Indonesia Siap Beli Kapal Induk Giuseppe Garibaldi dengan Dana 7 Triliun!
- Youtube
Cianjur – Indonesia resmi memberi lampu hijau untuk membeli kapal induk pertamanya. Pemerintah menyiapkan dana fantastis sekitar 7 triliun rupiah untuk mewujudkan ambisi maritim terbesar TNI AL.
Kapal induk yang jadi incaran adalah Giuseppe Garibaldi milik Italia. Kapal legendaris ini sudah empat dekade menjadi ikon kekuatan laut Italia di berbagai misi internasional.
Dirangkum dari channel YouTube Auto Populer ID, pembelian ini bukan sekadar prestise. Ini bagian dari strategi besar modernisasi maritim dalam kerangka Minimum Essential Force atau MEF.
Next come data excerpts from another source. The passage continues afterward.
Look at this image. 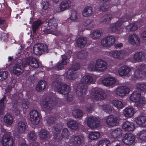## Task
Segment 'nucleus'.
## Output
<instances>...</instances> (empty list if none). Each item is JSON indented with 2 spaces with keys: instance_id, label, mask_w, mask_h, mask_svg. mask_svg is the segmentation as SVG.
I'll return each instance as SVG.
<instances>
[{
  "instance_id": "1",
  "label": "nucleus",
  "mask_w": 146,
  "mask_h": 146,
  "mask_svg": "<svg viewBox=\"0 0 146 146\" xmlns=\"http://www.w3.org/2000/svg\"><path fill=\"white\" fill-rule=\"evenodd\" d=\"M53 78L52 86L56 90L58 93L65 95L70 92V87L69 86L63 83V77L62 76L55 74L53 76Z\"/></svg>"
},
{
  "instance_id": "2",
  "label": "nucleus",
  "mask_w": 146,
  "mask_h": 146,
  "mask_svg": "<svg viewBox=\"0 0 146 146\" xmlns=\"http://www.w3.org/2000/svg\"><path fill=\"white\" fill-rule=\"evenodd\" d=\"M93 80L92 76L90 75L84 76L81 80L80 83L76 90V94L78 96H81L85 95L87 92V84L92 83Z\"/></svg>"
},
{
  "instance_id": "3",
  "label": "nucleus",
  "mask_w": 146,
  "mask_h": 146,
  "mask_svg": "<svg viewBox=\"0 0 146 146\" xmlns=\"http://www.w3.org/2000/svg\"><path fill=\"white\" fill-rule=\"evenodd\" d=\"M58 21L54 18L49 20L45 23V32L48 34H51L56 36L61 35L62 33L57 30Z\"/></svg>"
},
{
  "instance_id": "4",
  "label": "nucleus",
  "mask_w": 146,
  "mask_h": 146,
  "mask_svg": "<svg viewBox=\"0 0 146 146\" xmlns=\"http://www.w3.org/2000/svg\"><path fill=\"white\" fill-rule=\"evenodd\" d=\"M107 67V64L104 60L98 59L96 60V63H91L88 65V68L93 71L103 72Z\"/></svg>"
},
{
  "instance_id": "5",
  "label": "nucleus",
  "mask_w": 146,
  "mask_h": 146,
  "mask_svg": "<svg viewBox=\"0 0 146 146\" xmlns=\"http://www.w3.org/2000/svg\"><path fill=\"white\" fill-rule=\"evenodd\" d=\"M18 63L21 64H22V67L27 66L29 65L32 68H36L39 67V64L37 60L35 58L31 56L24 58L22 60H19L17 62Z\"/></svg>"
},
{
  "instance_id": "6",
  "label": "nucleus",
  "mask_w": 146,
  "mask_h": 146,
  "mask_svg": "<svg viewBox=\"0 0 146 146\" xmlns=\"http://www.w3.org/2000/svg\"><path fill=\"white\" fill-rule=\"evenodd\" d=\"M131 16L126 15H125L122 17L120 20L118 21L112 25L111 27L112 31L113 32L119 33L121 29L123 28V23L128 20H131Z\"/></svg>"
},
{
  "instance_id": "7",
  "label": "nucleus",
  "mask_w": 146,
  "mask_h": 146,
  "mask_svg": "<svg viewBox=\"0 0 146 146\" xmlns=\"http://www.w3.org/2000/svg\"><path fill=\"white\" fill-rule=\"evenodd\" d=\"M1 131L3 135L1 141L3 146H12L13 142L11 133L3 128H1Z\"/></svg>"
},
{
  "instance_id": "8",
  "label": "nucleus",
  "mask_w": 146,
  "mask_h": 146,
  "mask_svg": "<svg viewBox=\"0 0 146 146\" xmlns=\"http://www.w3.org/2000/svg\"><path fill=\"white\" fill-rule=\"evenodd\" d=\"M129 98L130 100L135 102L136 105L138 106H141L146 103L145 98L141 96L140 91H134L130 95Z\"/></svg>"
},
{
  "instance_id": "9",
  "label": "nucleus",
  "mask_w": 146,
  "mask_h": 146,
  "mask_svg": "<svg viewBox=\"0 0 146 146\" xmlns=\"http://www.w3.org/2000/svg\"><path fill=\"white\" fill-rule=\"evenodd\" d=\"M33 50L34 53L37 55L46 53L48 52L47 45L42 43H39L34 45Z\"/></svg>"
},
{
  "instance_id": "10",
  "label": "nucleus",
  "mask_w": 146,
  "mask_h": 146,
  "mask_svg": "<svg viewBox=\"0 0 146 146\" xmlns=\"http://www.w3.org/2000/svg\"><path fill=\"white\" fill-rule=\"evenodd\" d=\"M72 53L71 50H69L66 53L62 56V60L59 61L56 66V67L59 70L62 69L66 65L67 62L68 60L71 57Z\"/></svg>"
},
{
  "instance_id": "11",
  "label": "nucleus",
  "mask_w": 146,
  "mask_h": 146,
  "mask_svg": "<svg viewBox=\"0 0 146 146\" xmlns=\"http://www.w3.org/2000/svg\"><path fill=\"white\" fill-rule=\"evenodd\" d=\"M56 105V103L49 97L46 98L43 102L42 108L44 111H49Z\"/></svg>"
},
{
  "instance_id": "12",
  "label": "nucleus",
  "mask_w": 146,
  "mask_h": 146,
  "mask_svg": "<svg viewBox=\"0 0 146 146\" xmlns=\"http://www.w3.org/2000/svg\"><path fill=\"white\" fill-rule=\"evenodd\" d=\"M30 119L33 125H37L39 123L40 115L36 110H32L30 113Z\"/></svg>"
},
{
  "instance_id": "13",
  "label": "nucleus",
  "mask_w": 146,
  "mask_h": 146,
  "mask_svg": "<svg viewBox=\"0 0 146 146\" xmlns=\"http://www.w3.org/2000/svg\"><path fill=\"white\" fill-rule=\"evenodd\" d=\"M88 126L91 128H95L100 125V121L96 117L90 116L88 117L87 120Z\"/></svg>"
},
{
  "instance_id": "14",
  "label": "nucleus",
  "mask_w": 146,
  "mask_h": 146,
  "mask_svg": "<svg viewBox=\"0 0 146 146\" xmlns=\"http://www.w3.org/2000/svg\"><path fill=\"white\" fill-rule=\"evenodd\" d=\"M120 119L119 117L115 115L109 116L106 119V123L110 126H114L116 125L119 122Z\"/></svg>"
},
{
  "instance_id": "15",
  "label": "nucleus",
  "mask_w": 146,
  "mask_h": 146,
  "mask_svg": "<svg viewBox=\"0 0 146 146\" xmlns=\"http://www.w3.org/2000/svg\"><path fill=\"white\" fill-rule=\"evenodd\" d=\"M135 139V137L133 134L126 133L123 136L122 141L125 144L130 145L133 143Z\"/></svg>"
},
{
  "instance_id": "16",
  "label": "nucleus",
  "mask_w": 146,
  "mask_h": 146,
  "mask_svg": "<svg viewBox=\"0 0 146 146\" xmlns=\"http://www.w3.org/2000/svg\"><path fill=\"white\" fill-rule=\"evenodd\" d=\"M126 53L125 51L122 50H115L110 52V55L114 58L120 59L123 57Z\"/></svg>"
},
{
  "instance_id": "17",
  "label": "nucleus",
  "mask_w": 146,
  "mask_h": 146,
  "mask_svg": "<svg viewBox=\"0 0 146 146\" xmlns=\"http://www.w3.org/2000/svg\"><path fill=\"white\" fill-rule=\"evenodd\" d=\"M130 91L129 88L126 86H122L117 88L116 90V94L119 96H123L128 93Z\"/></svg>"
},
{
  "instance_id": "18",
  "label": "nucleus",
  "mask_w": 146,
  "mask_h": 146,
  "mask_svg": "<svg viewBox=\"0 0 146 146\" xmlns=\"http://www.w3.org/2000/svg\"><path fill=\"white\" fill-rule=\"evenodd\" d=\"M131 69L130 68L126 65H123L120 68L118 72L120 76H128L130 75Z\"/></svg>"
},
{
  "instance_id": "19",
  "label": "nucleus",
  "mask_w": 146,
  "mask_h": 146,
  "mask_svg": "<svg viewBox=\"0 0 146 146\" xmlns=\"http://www.w3.org/2000/svg\"><path fill=\"white\" fill-rule=\"evenodd\" d=\"M129 41L133 45H139L140 43V39L135 34L130 35L129 36Z\"/></svg>"
},
{
  "instance_id": "20",
  "label": "nucleus",
  "mask_w": 146,
  "mask_h": 146,
  "mask_svg": "<svg viewBox=\"0 0 146 146\" xmlns=\"http://www.w3.org/2000/svg\"><path fill=\"white\" fill-rule=\"evenodd\" d=\"M28 127L27 123L23 121H19L17 123V129L20 133H24Z\"/></svg>"
},
{
  "instance_id": "21",
  "label": "nucleus",
  "mask_w": 146,
  "mask_h": 146,
  "mask_svg": "<svg viewBox=\"0 0 146 146\" xmlns=\"http://www.w3.org/2000/svg\"><path fill=\"white\" fill-rule=\"evenodd\" d=\"M13 72L15 75L17 76L22 74L23 72L22 64L17 62L13 67Z\"/></svg>"
},
{
  "instance_id": "22",
  "label": "nucleus",
  "mask_w": 146,
  "mask_h": 146,
  "mask_svg": "<svg viewBox=\"0 0 146 146\" xmlns=\"http://www.w3.org/2000/svg\"><path fill=\"white\" fill-rule=\"evenodd\" d=\"M134 60L137 62H142L146 59V54L143 52H137L134 55Z\"/></svg>"
},
{
  "instance_id": "23",
  "label": "nucleus",
  "mask_w": 146,
  "mask_h": 146,
  "mask_svg": "<svg viewBox=\"0 0 146 146\" xmlns=\"http://www.w3.org/2000/svg\"><path fill=\"white\" fill-rule=\"evenodd\" d=\"M122 128L127 131H132L135 129V126L133 122L127 121L123 124Z\"/></svg>"
},
{
  "instance_id": "24",
  "label": "nucleus",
Langkah ini akan membuat Indonesia sejajar dengan kekuatan laut top Asia seperti Jepang dan Korea Selatan. Keputusan ini mengubah arah pertahanan nasional menuju era baru di kawasan Indo-Pasifik.
Spesifikasi Teknis Giuseppe Garibaldi
Kapal induk ini memiliki panjang 180,2 meter dengan lebar 33,4 meter. Bobot penuhnya mencapai 14.150 ton setelah modernisasi terakhir dilakukan.
Sistem propulsinya menggunakan empat turbin gas General Electric LM2500. Total tenaga mencapai 80.000 tenaga kuda dengan kecepatan maksimum 30 knot atau 56 km per jam.
Jangkauan operasionalnya mencapai 7.000 mil laut tanpa pengisian ulang. Cukup untuk patroli lintas Samudera Hindia dan wilayah strategis lainnya.
Kapal ini dioperasikan oleh 830 personil yang terdiri dari awak kapal, kru udara, dan staf komando. Mampu membawa hingga 18 unit pesawat udara termasuk helikopter dan drone pengintai.
Fungsi untuk Indonesia
Garibaldi dirancang untuk operasi militer selain perang atau OMSP. Fungsinya meliputi patroli maritim, pengintaian anti kapal selam, hingga misi kemanusiaan dan penanggulangan bencana.
Kapal ini akan difungsikan sebagai kapal induk helikopter dan drone, bukan pangkalan jet tempur berat. Konsep ini sesuai dengan kebutuhan Indonesia yang sering menghadapi bencana alam dan misi SAR.
Tantangan yang Harus Dihadapi
Biaya perawatan kapal induk sangat besar dan berkelanjutan. Modernisasi sistem navigasi, radar, dan persenjataan memerlukan anggaran jangka panjang yang konsisten.
Indonesia harus belajar dari Thailand dengan kapal induk HTMS Chakri Naruebet. Kapal itu kini hanya jadi kapal seremonial karena minim dukungan anggaran dan infrastruktur.
Kunci suksesnya ada pada tiga hal yaitu komitmen anggaran, armada udara pendukung, dan infrastruktur pemeliharaan terintegrasi. TNI AL menargetkan memiliki empat kapal induk helikopter amphibi dalam dua dekade mendatang.